Low-energy excitations and electron-phonon coupling in oxide thin films

Tutorial

  • Date: Mar 27, 2019
  • Time: 04:00 PM (Local Time Germany)
  • Speaker: Prof. Dr. Wolf Widdra
  • Martin-Luther-Universität Halle-Wittenberg
  • Location: Max-Planck-Institut für Mikrostrukturphysik, Weinberg 2, 06120 Halle (Saale)
  • Room: Lecture Hall, B.1.11
  • Host: IMPRS-STNS
Low-energy excitations and electron-phonon coupling in oxide thin films

Phonons and their softening are key elements for the basic understanding of many solid-state phenomena. In polar media like oxides, optical phonons are important since they carry substantial dynamical dipole moments and couple efficiently to electromagnetic low-energy excitations.  In ferroelectric and multiferroic complex oxides, the softening of optical phonons might indicate imminent phase transitions. The complex dielectric function known also as complex permittivity is a concept used to describe such low-energy excitations.  The presence of charge carriers as in metallic or doped oxides will add a plasmonic response.

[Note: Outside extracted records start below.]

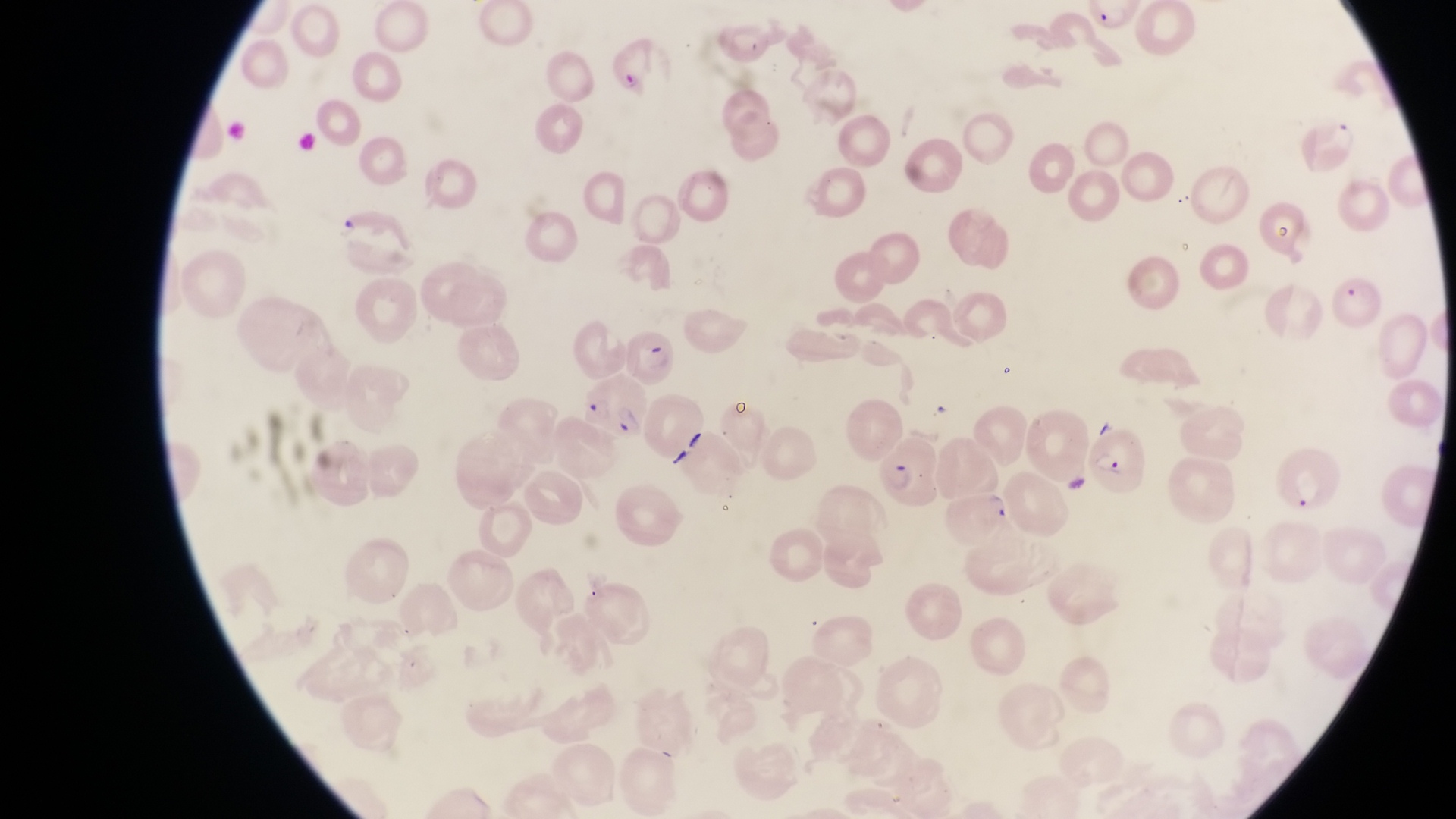

{
  "artifact_platelet_like_body_stain_precipitate_or_debris_locations": "approximate bounding boxes as left top right bottom in pixels: 337 211 364 240",
  "image_size": "1456×819 pixels",
  "capture": "smartphone photograph through the eyepiece of an Olympus CX-23 microscope",
  "magnification": "1000x",
  "field_of_view": "single",
  "parasitised_red_blood_cell_locations": "approximate bounding boxes as left top right bottom in pixels: 704 21 765 70; 607 36 678 102; 1297 105 1358 178; 620 328 678 388; 582 375 648 441; 875 426 941 509; 1093 431 1146 491; 946 492 1015 544",
  "country": "Uganda",
  "preparation": "thin blood film"
}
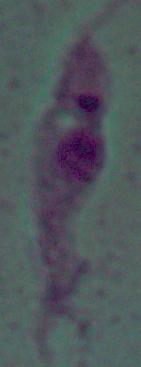
{
  "magnification": "1000x",
  "modality": "micrograph",
  "identification": "Leishmania"
}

In this talk, I will discuss the surface and thin film dielectric function for the perovskite oxides BaTiO3, SrRuO3, SrTiO3, and KTaO3 and its quantitative determination by surface vibrational spectroscopy. It will be shown that phonons and plasmons form specific phonon-polaritons and plasmon-polaritons at the interface.  The influence of different doping levels on the full dielectric response will be discussed and used to follow in-situ doping level changes quantitatively. The electron-phonon coupling will be discussed with respect to the formation of a two-dimensional electron gas at the surface of SrTiO3 and the phonon line shape for SrRuO3.